Earlier this week, the NYCLU released a report on NYPD stop and frisks. The report prompted Public Advocate (and likely mayoral candidate) Bill de Blasio to call for an internal audit of the program. Other politicians, including Jumaane Williams, Christine Quinn, Scott Stringer, and John Liu have also called for stop and frisk reform.
Mayor Michael Bloomberg and Police Commissioner Ray Kelly have continued to defend the use of the program from criticism, saying it saves lives.
Here are 15 shocking facts about NYPD stop and frisks.
2. The NYPD Can Stop And Frisk You In Your Building
"Operation Clean Halls," has been in effect since 1991. As Matt Taibbi describes, "it allows police to execute so-called "vertical patrols" by going up into private buildings and conducting stop-and-frisk searches in hallways –- with the landlord’s permission."
The NYPD conducted 240,000 vertical patrols in 2003, and according to the NYCLU -- who has filed a lawsuit against the police department regarding Clean Halls -- "virtually every private apartment building [in the Bronx] is enrolled in the program," and "in Manhattan alone, there are at least 3,895 Clean Halls Buildings."
3. A Hugely Disproportional Number Of Blacks And Latinos Are Stopped And Frisked By The NYPD
4. The NYPD Is Stop-And-Frisk Happy
Since 2003, after Mayor Bloomberg took office, NYPD stop and frisks have increased 600 percent. In 2011, a record 684, 330 stops were conducted by New York City police officers. In the first three months of 2012, the NYPD stopped and frisked people 203,500 times. In the same three months last year, the NYPD stopped people 183,326 times.
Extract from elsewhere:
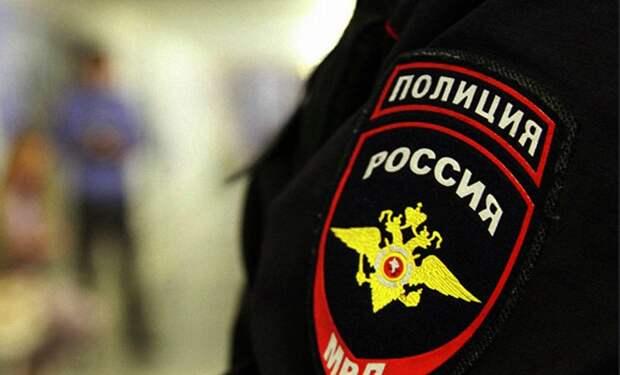 В Москве мужчина ударил полицейского и натравил на него собак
5. More Young Black Men Were Stopped By The NYPD In 2011 Than There Are Young Black Men in New York City
6. The NYPD
Can Was Allowed To Stop And Frisk You In A Livery Cab
The Taxi/Livery Inspection Program (TRIP), was designed to prevent livery cab drivers from being robbed. Livery cabs who engaged in the program had placards that allowed the NYPD to pull over the car and search the vehicle. NYPD officers would often frisk the passengers inside.
After a lawsuit filed by the NYCLU last year, however, Ray Kelly has ordered cops to stop enforcing the program.
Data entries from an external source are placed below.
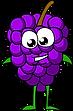 grapes1.png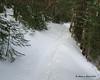 Still more sidehill trail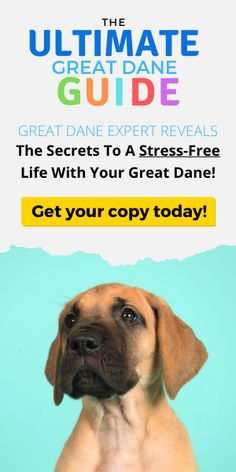 This guide cover everything that a Great Dane needs to know about caring for their dog! Food, supplies, potty and crate training, you'll find it all here. Dog Breeds By Size, Dog Breeds List, Cute Dogs Breeds, Best Dog Breeds, Dane Puppies, Dane Dog, Black Lab Puppies, Allergic To Dogs, Dog Crossbreeds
From The New York Daily News:
The NYPD operational order, issued on April 27, is a direct result of a lawsuit filed by two men who say they were forced out of livery cars and searched by cops, police sources said. In separate incidents, both men accused police of racial profiling and unlawful searches.
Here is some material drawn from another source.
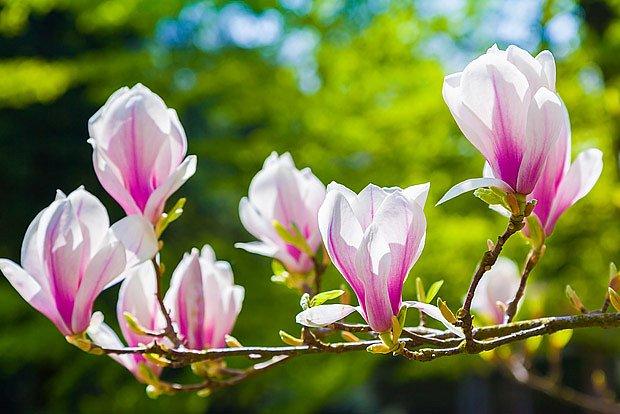 magnólie v květu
7. The NYPD Uses Force Against Black And Latinos More Than Whites
8. With Huge Increase In Stop And Frisks, Only Minor Increase In Guns Found
The NYPD argues this shows the effectiveness of stop and frisk, saying the practice has prevented people from carrying guns on the street.
9. Small Percentage Actually Involved In Violent Crime
The NYPD and local politicians have repeatedly defended the racial disparity in stops by saying minorities are disproportionately involved in violent crime. In 2011, however, in only 10.5 percent of stops did cops record "violent criminal activity" as justification for the stop.
10. NYPD Will Stop You For 'Inappropriate Attire Off Season'
Also, for visible bulges in your pocket. And, in 51.3 percent of the stops in 2011, cops cited "furtive movements" as justification for the stops.
11. Many Stops Are Unconstitutional
When the Supreme Court deemed stop and frisk a legal practice, they set up a standard of "reasonable suspicion" under which cops “must be able to point to specific and articulable facts.” To rely on “inchoate and unparticularized suspicion or [a] ‘hunch’ ” is not permitted. In almost one out of three stops, according to The Center For Constitutional Rights, the NYPD fails to meet this standard:
Nearly 150,000 stops over the last six years are facially unconstitutional and lack any legal justification. All together, 30 percent of all stops are unconstitutional, underlining a severe lack of adequate officer oversight in the NYPD.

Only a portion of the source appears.